Exercise objective: Output, word for word, the lines of this listing that fall between the line with "Лукашенко и Маргвелашвили" and the line with "हेल्पिंग बॉईज ग्रुप", counting both of those lines, and no others.

Data to use:

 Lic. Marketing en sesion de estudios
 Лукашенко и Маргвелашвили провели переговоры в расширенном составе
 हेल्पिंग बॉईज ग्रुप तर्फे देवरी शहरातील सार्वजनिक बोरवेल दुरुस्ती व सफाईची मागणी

==

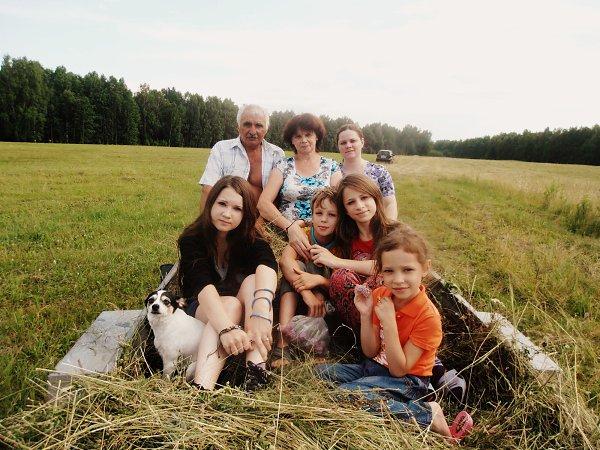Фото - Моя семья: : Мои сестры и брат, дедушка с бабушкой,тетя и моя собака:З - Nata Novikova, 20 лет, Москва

* * *

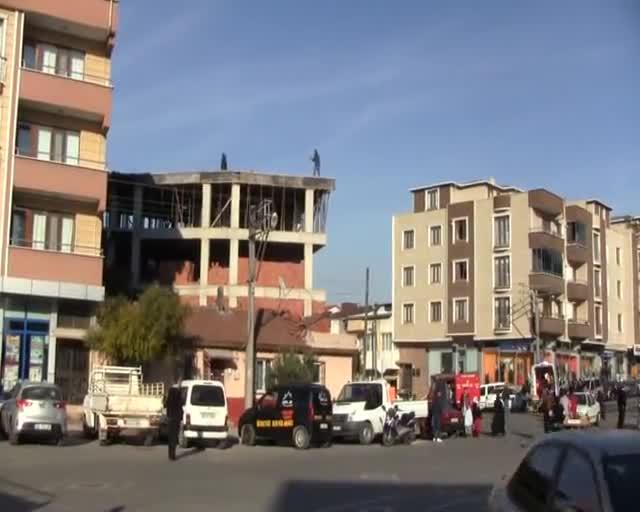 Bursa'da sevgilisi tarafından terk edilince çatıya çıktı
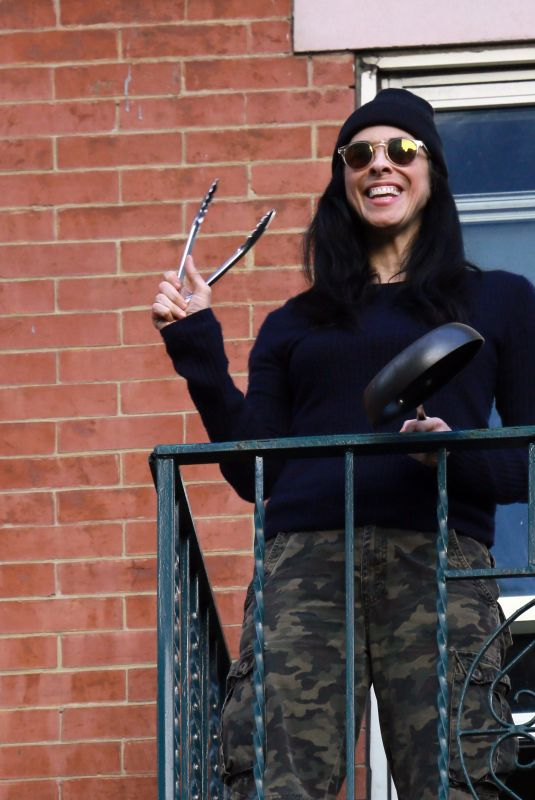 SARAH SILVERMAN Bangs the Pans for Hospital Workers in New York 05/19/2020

Output of the exercise:
 Лукашенко и Маргвелашвили провели переговоры в расширенном составе
 हेल्पिंग बॉईज ग्रुप तर्फे देवरी शहरातील सार्वजनिक बोरवेल दुरुस्ती व सफाईची मागणी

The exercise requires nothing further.